PAGE
********

Aww! He looks like Raina did as a pup. She is a coated Shepherd, long stock coat but not long haired. She had the ear fluff from the first time I saw her and that is what made me pick her over her sister who had a flat stock coat. Her father was coated and her mother was flat stock coat.


----------



## JayB1127 (Feb 11, 2011)

JustMeLeslie said:


> Harley is a good name too. I try to keep the names of the dogs and members straight in my mind. So now I know Harley for HeyJude.
> 
> He is a cutie pie! Yes, GSDs are very vocal-some talk, moan, groan, bark, howl some do all of the above. They are fantastic dogs.


Maybe its just mine....but you could add huff and puff to the list as well.


----------



## Blazings (Jan 24, 2011)

She looks so cute! 
Though I was wondering where you got her from if you're not sure whether she is short/longcoated. You didn't get to see the parents?


----------



## coushattagal (Sep 7, 2004)

Looks like a long coat but I am not an expert. My Mollie looks liked she is somewhere between a long coat and short coat....... Anyway, he is just beautiful - love that first photo!


----------



## Whiteshepherds (Aug 21, 2010)

Blazings said:


> She looks so cute!
> Though I was wondering where you got her from if you're not sure whether she is short/longcoated. You didn't get to see the parents?


It doesn't always matter. Both of Annies parents have stock coats.


----------



## suzzyq01 (Feb 15, 2011)

HeyJude said:


> I keep reading all the post, but I can't tell. Can anyone tell from the photos if he is long hair? Also, he is only about 11lbs 12oz. at 8 weeks (he will be 9 weeks on sunday), but he has gained a bit in the week I have had him, does anyone know how to tell how much he should weigh? I have a postal scale that goes up to 25lbs, after that I'll have to take him to the vet or market to weigh him!


He prob will be plush/long coat. Its hard to tell when they are babies. I attached a photo of Sonar at 8 weeks and now at 11 months. I call him an ultra plush coat. My breeder said that if he has crimpy fuzzy fur shooting up in between his toes he is long haired. But he doesn't. His coat is constantly changing so I don't think I will know exactly what he will settle into until he turns 2! Just invest in a furminator, best purchase you'll ever make! And get him used to being brushed while he's young!

PS He is so cute!


----------



## HeyJude (Feb 2, 2011)

Blazings said:


> She looks so cute!
> Though I was wondering where you got her from if you're not sure whether she is short/longcoated. You didn't get to see the parents?


I met both parents, they looked like normal GSD's to me. Mom was on the smaller side, about 70lbs? Dad was larger, but not huge. When I saw Harley I fell in love with him. His siblings had the shorter denser coats, he was the only one with long hair. He has long hair between his toes too! 
Thanks for all the compliments, I think he is pretty too. I love looking at the photos of everyones pups, gives me an idea of what to expect as he is getting older.


----------



## Lucy Dog (Aug 10, 2008)

HeyJude said:


> I met both parents, they looked like normal GSD's to me. Mom was on the smaller side, about 70lbs? Dad was larger, but not huge. When I saw Harley I fell in love with him. His siblings had the shorter denser coats, he was the only one with long hair. *He has long hair between his toes too! *
> Thanks for all the compliments, I think he is pretty too. I love looking at the photos of everyones pups, gives me an idea of what to expect as he is getting older.


That's also a very common indicator that he's a long coat. The ears and toes are dead giveaways. He's definitely a long coat.


----------

********

EXTRACTED INFORMATION

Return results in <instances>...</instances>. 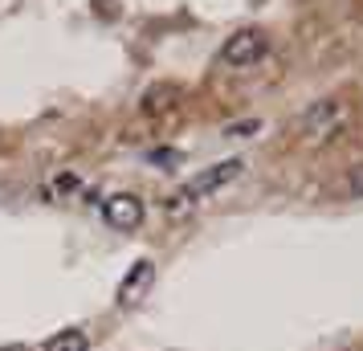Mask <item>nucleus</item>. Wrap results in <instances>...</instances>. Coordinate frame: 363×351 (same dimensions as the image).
<instances>
[{
    "label": "nucleus",
    "mask_w": 363,
    "mask_h": 351,
    "mask_svg": "<svg viewBox=\"0 0 363 351\" xmlns=\"http://www.w3.org/2000/svg\"><path fill=\"white\" fill-rule=\"evenodd\" d=\"M249 131H257V123H253V118H249V123H237V127H229L225 135H249Z\"/></svg>",
    "instance_id": "nucleus-9"
},
{
    "label": "nucleus",
    "mask_w": 363,
    "mask_h": 351,
    "mask_svg": "<svg viewBox=\"0 0 363 351\" xmlns=\"http://www.w3.org/2000/svg\"><path fill=\"white\" fill-rule=\"evenodd\" d=\"M45 351H90V339H86V331L69 327V331H57L53 339H45Z\"/></svg>",
    "instance_id": "nucleus-6"
},
{
    "label": "nucleus",
    "mask_w": 363,
    "mask_h": 351,
    "mask_svg": "<svg viewBox=\"0 0 363 351\" xmlns=\"http://www.w3.org/2000/svg\"><path fill=\"white\" fill-rule=\"evenodd\" d=\"M265 50H269V37L262 33V29H237V33L220 45V66H233V69H249V66H257L265 57Z\"/></svg>",
    "instance_id": "nucleus-2"
},
{
    "label": "nucleus",
    "mask_w": 363,
    "mask_h": 351,
    "mask_svg": "<svg viewBox=\"0 0 363 351\" xmlns=\"http://www.w3.org/2000/svg\"><path fill=\"white\" fill-rule=\"evenodd\" d=\"M151 282H155V262L151 257H139L127 274H123V282H118V306H135V302L143 299L151 290Z\"/></svg>",
    "instance_id": "nucleus-5"
},
{
    "label": "nucleus",
    "mask_w": 363,
    "mask_h": 351,
    "mask_svg": "<svg viewBox=\"0 0 363 351\" xmlns=\"http://www.w3.org/2000/svg\"><path fill=\"white\" fill-rule=\"evenodd\" d=\"M241 172H245V160H220V164H213V167H204V172H196V176H192V180L180 188V192H176V201L188 204V201H196V196L204 201V196L220 192L225 184H233Z\"/></svg>",
    "instance_id": "nucleus-3"
},
{
    "label": "nucleus",
    "mask_w": 363,
    "mask_h": 351,
    "mask_svg": "<svg viewBox=\"0 0 363 351\" xmlns=\"http://www.w3.org/2000/svg\"><path fill=\"white\" fill-rule=\"evenodd\" d=\"M347 118V106L339 99H318L311 102L306 111H302V118H298V135H302V143H327V139H335L339 135V127H343Z\"/></svg>",
    "instance_id": "nucleus-1"
},
{
    "label": "nucleus",
    "mask_w": 363,
    "mask_h": 351,
    "mask_svg": "<svg viewBox=\"0 0 363 351\" xmlns=\"http://www.w3.org/2000/svg\"><path fill=\"white\" fill-rule=\"evenodd\" d=\"M347 192H351V196H363V164H355L347 172Z\"/></svg>",
    "instance_id": "nucleus-8"
},
{
    "label": "nucleus",
    "mask_w": 363,
    "mask_h": 351,
    "mask_svg": "<svg viewBox=\"0 0 363 351\" xmlns=\"http://www.w3.org/2000/svg\"><path fill=\"white\" fill-rule=\"evenodd\" d=\"M102 217L118 233H135L143 225V217H147V204H143V196H135V192H115L111 201L102 204Z\"/></svg>",
    "instance_id": "nucleus-4"
},
{
    "label": "nucleus",
    "mask_w": 363,
    "mask_h": 351,
    "mask_svg": "<svg viewBox=\"0 0 363 351\" xmlns=\"http://www.w3.org/2000/svg\"><path fill=\"white\" fill-rule=\"evenodd\" d=\"M78 176H74V172H62V176H57V180H53V192H57V196H74V192H78Z\"/></svg>",
    "instance_id": "nucleus-7"
}]
</instances>
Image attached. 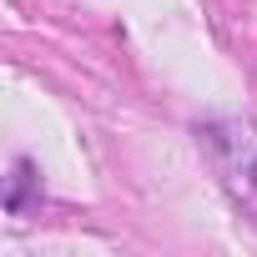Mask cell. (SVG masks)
<instances>
[{"instance_id": "cell-1", "label": "cell", "mask_w": 257, "mask_h": 257, "mask_svg": "<svg viewBox=\"0 0 257 257\" xmlns=\"http://www.w3.org/2000/svg\"><path fill=\"white\" fill-rule=\"evenodd\" d=\"M197 147L217 172L222 192L242 217L257 222V121L252 116H207L197 121Z\"/></svg>"}, {"instance_id": "cell-2", "label": "cell", "mask_w": 257, "mask_h": 257, "mask_svg": "<svg viewBox=\"0 0 257 257\" xmlns=\"http://www.w3.org/2000/svg\"><path fill=\"white\" fill-rule=\"evenodd\" d=\"M36 182H41V177H36V167L21 157V162L11 167V187H6V212H11V217H21V212H26V202H31Z\"/></svg>"}]
</instances>
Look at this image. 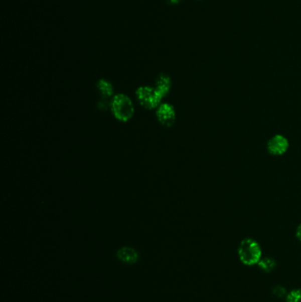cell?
Masks as SVG:
<instances>
[{
    "instance_id": "12",
    "label": "cell",
    "mask_w": 301,
    "mask_h": 302,
    "mask_svg": "<svg viewBox=\"0 0 301 302\" xmlns=\"http://www.w3.org/2000/svg\"><path fill=\"white\" fill-rule=\"evenodd\" d=\"M180 1H181V0H169L170 3L173 5L179 4Z\"/></svg>"
},
{
    "instance_id": "8",
    "label": "cell",
    "mask_w": 301,
    "mask_h": 302,
    "mask_svg": "<svg viewBox=\"0 0 301 302\" xmlns=\"http://www.w3.org/2000/svg\"><path fill=\"white\" fill-rule=\"evenodd\" d=\"M172 87V79L171 77L162 73L156 80V90L159 93L163 98H165L168 95Z\"/></svg>"
},
{
    "instance_id": "6",
    "label": "cell",
    "mask_w": 301,
    "mask_h": 302,
    "mask_svg": "<svg viewBox=\"0 0 301 302\" xmlns=\"http://www.w3.org/2000/svg\"><path fill=\"white\" fill-rule=\"evenodd\" d=\"M96 87L102 96V99L98 104V108L100 110H106L108 107H110L111 99L113 98V85L109 80L101 79L96 84Z\"/></svg>"
},
{
    "instance_id": "10",
    "label": "cell",
    "mask_w": 301,
    "mask_h": 302,
    "mask_svg": "<svg viewBox=\"0 0 301 302\" xmlns=\"http://www.w3.org/2000/svg\"><path fill=\"white\" fill-rule=\"evenodd\" d=\"M286 302H301L300 289H295L290 291L287 294Z\"/></svg>"
},
{
    "instance_id": "4",
    "label": "cell",
    "mask_w": 301,
    "mask_h": 302,
    "mask_svg": "<svg viewBox=\"0 0 301 302\" xmlns=\"http://www.w3.org/2000/svg\"><path fill=\"white\" fill-rule=\"evenodd\" d=\"M289 146L290 143L285 136L275 135L267 142V150L272 156L280 157L286 153L289 149Z\"/></svg>"
},
{
    "instance_id": "9",
    "label": "cell",
    "mask_w": 301,
    "mask_h": 302,
    "mask_svg": "<svg viewBox=\"0 0 301 302\" xmlns=\"http://www.w3.org/2000/svg\"><path fill=\"white\" fill-rule=\"evenodd\" d=\"M258 266L265 272H269L275 268V262L274 261V259L269 258V257L261 258V261L258 262Z\"/></svg>"
},
{
    "instance_id": "11",
    "label": "cell",
    "mask_w": 301,
    "mask_h": 302,
    "mask_svg": "<svg viewBox=\"0 0 301 302\" xmlns=\"http://www.w3.org/2000/svg\"><path fill=\"white\" fill-rule=\"evenodd\" d=\"M296 237H297V240L301 241V224L297 226V230H296Z\"/></svg>"
},
{
    "instance_id": "7",
    "label": "cell",
    "mask_w": 301,
    "mask_h": 302,
    "mask_svg": "<svg viewBox=\"0 0 301 302\" xmlns=\"http://www.w3.org/2000/svg\"><path fill=\"white\" fill-rule=\"evenodd\" d=\"M117 257L120 262L126 264H133L138 262L139 254L134 248L123 247L117 251Z\"/></svg>"
},
{
    "instance_id": "1",
    "label": "cell",
    "mask_w": 301,
    "mask_h": 302,
    "mask_svg": "<svg viewBox=\"0 0 301 302\" xmlns=\"http://www.w3.org/2000/svg\"><path fill=\"white\" fill-rule=\"evenodd\" d=\"M238 255L239 260L245 265H255L261 261L262 255L261 246L256 240L247 238L240 242L238 248Z\"/></svg>"
},
{
    "instance_id": "5",
    "label": "cell",
    "mask_w": 301,
    "mask_h": 302,
    "mask_svg": "<svg viewBox=\"0 0 301 302\" xmlns=\"http://www.w3.org/2000/svg\"><path fill=\"white\" fill-rule=\"evenodd\" d=\"M156 116L158 118L159 123L166 128L173 127L176 120V113L174 107L167 103L161 104L158 106L156 112Z\"/></svg>"
},
{
    "instance_id": "2",
    "label": "cell",
    "mask_w": 301,
    "mask_h": 302,
    "mask_svg": "<svg viewBox=\"0 0 301 302\" xmlns=\"http://www.w3.org/2000/svg\"><path fill=\"white\" fill-rule=\"evenodd\" d=\"M113 116L122 122H127L132 119L134 107L131 98L125 94H117L111 99L110 106Z\"/></svg>"
},
{
    "instance_id": "3",
    "label": "cell",
    "mask_w": 301,
    "mask_h": 302,
    "mask_svg": "<svg viewBox=\"0 0 301 302\" xmlns=\"http://www.w3.org/2000/svg\"><path fill=\"white\" fill-rule=\"evenodd\" d=\"M136 97L140 106L145 109L152 110L158 108L161 105L163 97L159 95L154 87L142 86L136 90Z\"/></svg>"
}]
</instances>
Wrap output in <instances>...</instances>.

********

YOUR TASK
From the thread on German Shepherd coats, extract everything from "He prob will" down to "(Feb 2, 2011)", word for word. The material has no connection to the thread on German Shepherd coats.

THE ANSWER
He prob will be plush/long coat. Its hard to tell when they are babies. I attached a photo of Sonar at 8 weeks and now at 11 months. I call him an ultra plush coat. My breeder said that if he has crimpy fuzzy fur shooting up in between his toes he is long haired. But he doesn't. His coat is constantly changing so I don't think I will know exactly what he will settle into until he turns 2! Just invest in a furminator, best purchase you'll ever make! And get him used to being brushed while he's young!

PS He is so cute!


----------



## HeyJude (Feb 2, 2011)